WHAT TO DO ::
Reproduce word for word the part of the email below that begins with the words "In that case, we'd" and ends with "we're juggling universes.".

╭─ EXTRACT TO READ

From: Damien Broderick (damienb@unimelb.edu.au)
Date: Mon May 05 2003 - 22:42:46 MDT
At 06:41 PM 5/5/03 +0200, Anders wrote:
>(some comments at http://www.nature.com/nsu/020812/020812-2.html)
which ends:
< But Susskind's team show that the anthropic principle won't help, because
a vast number of Universes would permit life and yet look quite different
from this one. All of these habitable Universes would result from
'miraculous' statistical events. But there are so many of them that they
would vastly overwhelm a cosmos like ours. Even if 'something' had set the
peculiar initial conditions of our Universe, this would only apply for its
first run. Subsequent recurrences would produce a quite different Universe.
In that case, we'd have to conclude that we are in the first unfolding of
this carefully crafted Universe. This all seems too much like special
pleading, the researchers say. >
What? What? Why should something have `set the peculiar initial conditions'
of *our* Universe? On this Poincare recurrence argument (well, it looks
awfully familiar to me, anyway), ours might well be the remixed result of
many earlier *non*-us-like universes, surely? It's *not* special pleading
for me to note that I hold the views I do and speak English because by
happenstance I was born in Australia last century, rather than two thousand
years ago. The Copernican default assumption can be taken too far,
especially when we're juggling universes.

╰─
╭─ DATA EXCERPTS

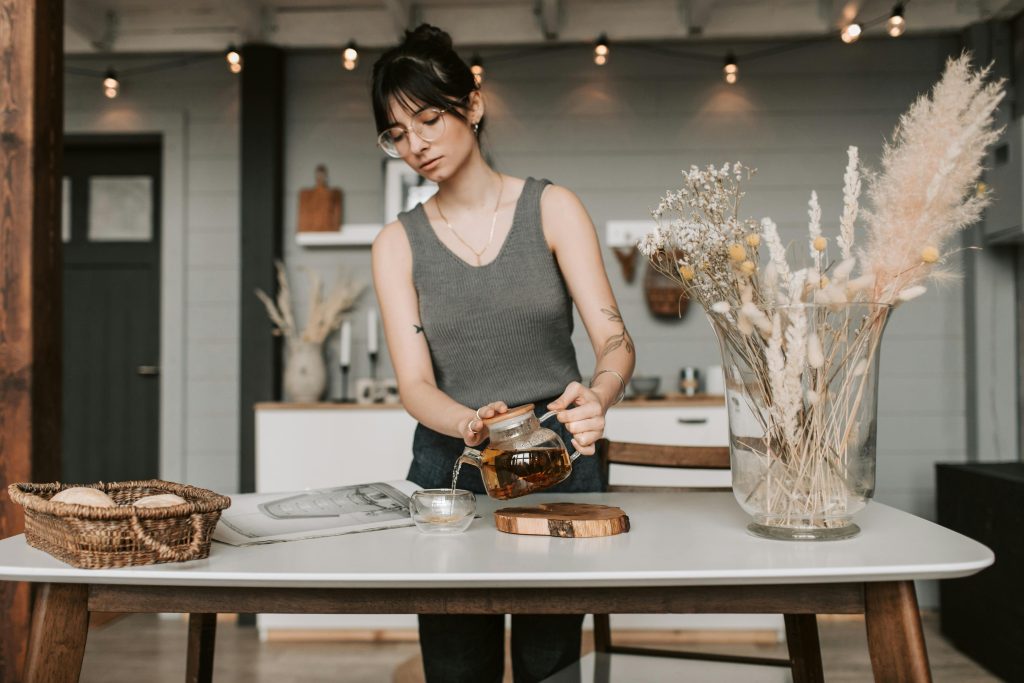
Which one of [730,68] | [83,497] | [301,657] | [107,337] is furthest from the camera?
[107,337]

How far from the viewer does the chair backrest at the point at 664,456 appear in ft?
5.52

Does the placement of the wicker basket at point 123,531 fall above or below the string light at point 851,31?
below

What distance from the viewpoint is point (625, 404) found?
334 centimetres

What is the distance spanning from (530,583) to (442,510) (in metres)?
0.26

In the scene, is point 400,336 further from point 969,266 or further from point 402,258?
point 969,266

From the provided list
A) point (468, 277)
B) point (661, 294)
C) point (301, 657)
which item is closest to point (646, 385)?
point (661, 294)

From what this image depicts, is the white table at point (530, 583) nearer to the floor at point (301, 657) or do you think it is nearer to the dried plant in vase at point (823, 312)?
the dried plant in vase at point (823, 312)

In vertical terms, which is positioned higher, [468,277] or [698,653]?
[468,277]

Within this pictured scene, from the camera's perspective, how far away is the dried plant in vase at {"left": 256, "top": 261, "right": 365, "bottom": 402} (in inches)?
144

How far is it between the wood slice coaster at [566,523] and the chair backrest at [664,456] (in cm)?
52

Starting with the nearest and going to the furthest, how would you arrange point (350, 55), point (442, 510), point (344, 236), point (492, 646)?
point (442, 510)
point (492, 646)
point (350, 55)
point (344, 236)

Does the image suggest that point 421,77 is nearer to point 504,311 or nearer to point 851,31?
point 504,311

╰─
╭─ DATA EXCERPTS

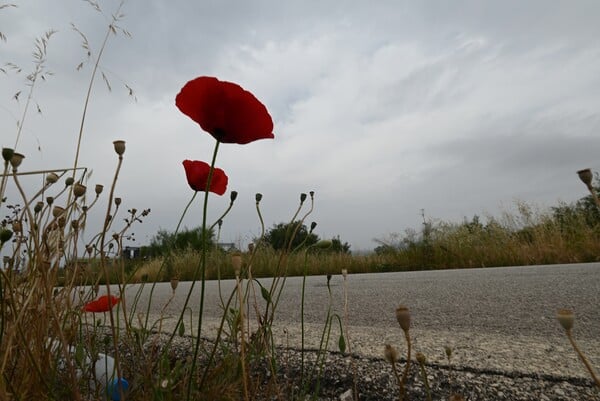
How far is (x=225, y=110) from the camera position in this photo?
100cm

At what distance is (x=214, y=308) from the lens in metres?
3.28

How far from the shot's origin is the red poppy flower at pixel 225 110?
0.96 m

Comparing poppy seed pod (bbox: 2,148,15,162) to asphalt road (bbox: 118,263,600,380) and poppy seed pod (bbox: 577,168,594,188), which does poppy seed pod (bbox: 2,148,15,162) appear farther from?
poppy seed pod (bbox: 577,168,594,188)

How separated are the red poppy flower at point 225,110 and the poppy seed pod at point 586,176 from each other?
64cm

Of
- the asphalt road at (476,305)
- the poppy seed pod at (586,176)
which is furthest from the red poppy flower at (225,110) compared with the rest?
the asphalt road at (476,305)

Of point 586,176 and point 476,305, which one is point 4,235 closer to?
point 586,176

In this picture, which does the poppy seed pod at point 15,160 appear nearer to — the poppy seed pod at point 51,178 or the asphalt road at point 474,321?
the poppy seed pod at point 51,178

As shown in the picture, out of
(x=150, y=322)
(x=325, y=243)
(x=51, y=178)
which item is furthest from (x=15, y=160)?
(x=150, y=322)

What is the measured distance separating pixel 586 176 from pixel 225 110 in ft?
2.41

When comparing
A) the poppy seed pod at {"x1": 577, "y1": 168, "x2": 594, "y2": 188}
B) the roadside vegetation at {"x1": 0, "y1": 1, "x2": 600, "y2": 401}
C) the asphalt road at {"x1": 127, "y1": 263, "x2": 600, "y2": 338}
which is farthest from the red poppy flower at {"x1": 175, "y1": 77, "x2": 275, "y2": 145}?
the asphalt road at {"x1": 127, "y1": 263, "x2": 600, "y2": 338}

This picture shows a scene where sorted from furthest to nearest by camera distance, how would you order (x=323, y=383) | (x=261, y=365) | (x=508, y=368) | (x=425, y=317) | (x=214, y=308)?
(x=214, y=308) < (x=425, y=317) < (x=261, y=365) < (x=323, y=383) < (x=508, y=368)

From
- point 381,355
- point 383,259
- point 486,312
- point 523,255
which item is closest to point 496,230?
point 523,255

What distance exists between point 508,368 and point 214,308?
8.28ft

╰─

WRITTEN RESPONSE ::
In that case, we'd have to conclude that we are in the first unfolding of
this carefully crafted Universe. This all seems too much like special
pleading, the researchers say. >
What? What? Why should something have `set the peculiar initial conditions'
of *our* Universe? On this Poincare recurrence argument (well, it looks
awfully familiar to me, anyway), ours might well be the remixed result of
many earlier *non*-us-like universes, surely? It's *not* special pleading
for me to note that I hold the views I do and speak English because by
happenstance I was born in Australia last century, rather than two thousand
years ago. The Copernican default assumption can be taken too far,
especially when we're juggling universes.